● **Description of the task**
Could you restate the data below word for word, without its pictures?
——————
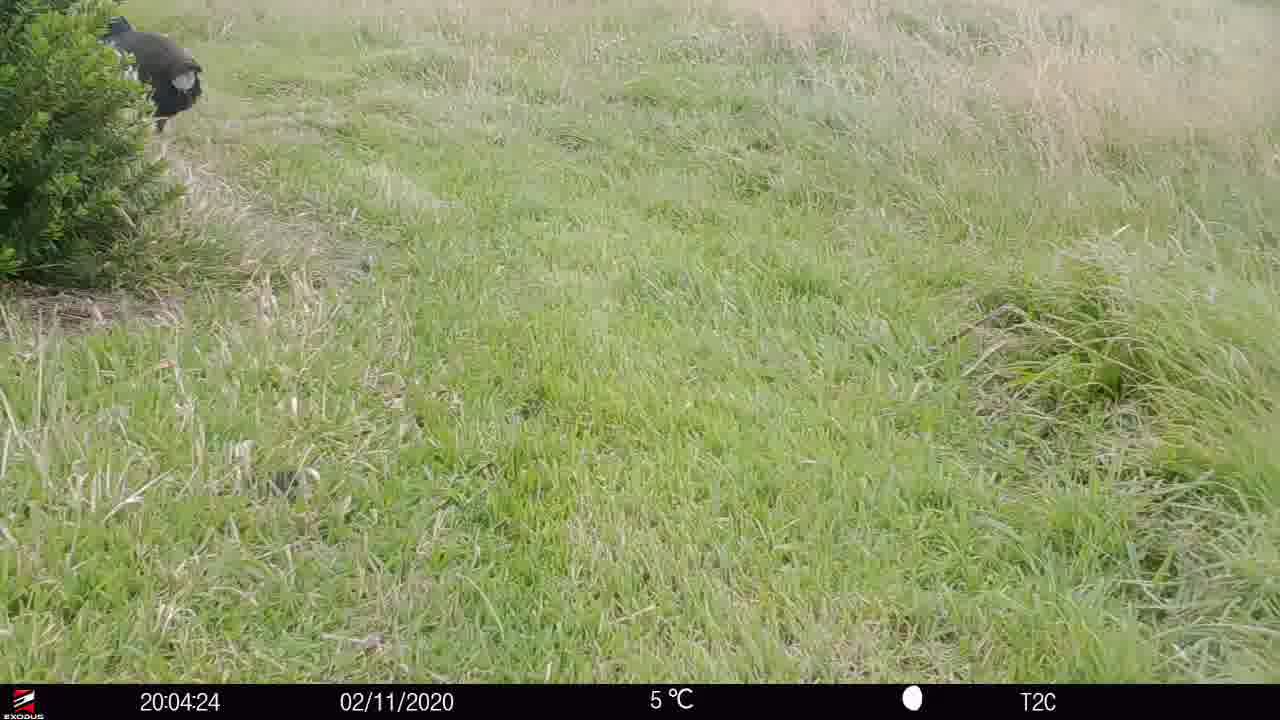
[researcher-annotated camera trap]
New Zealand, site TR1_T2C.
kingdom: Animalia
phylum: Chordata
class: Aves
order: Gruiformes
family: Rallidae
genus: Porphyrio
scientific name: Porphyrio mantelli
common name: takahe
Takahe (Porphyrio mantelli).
——————
● **Answer**
[researcher-annotated camera trap]
New Zealand, site TR1_T2C.
kingdom: Animalia
phylum: Chordata
class: Aves
order: Gruiformes
family: Rallidae
genus: Porphyrio
scientific name: Porphyrio mantelli
common name: takahe
Takahe (Porphyrio mantelli).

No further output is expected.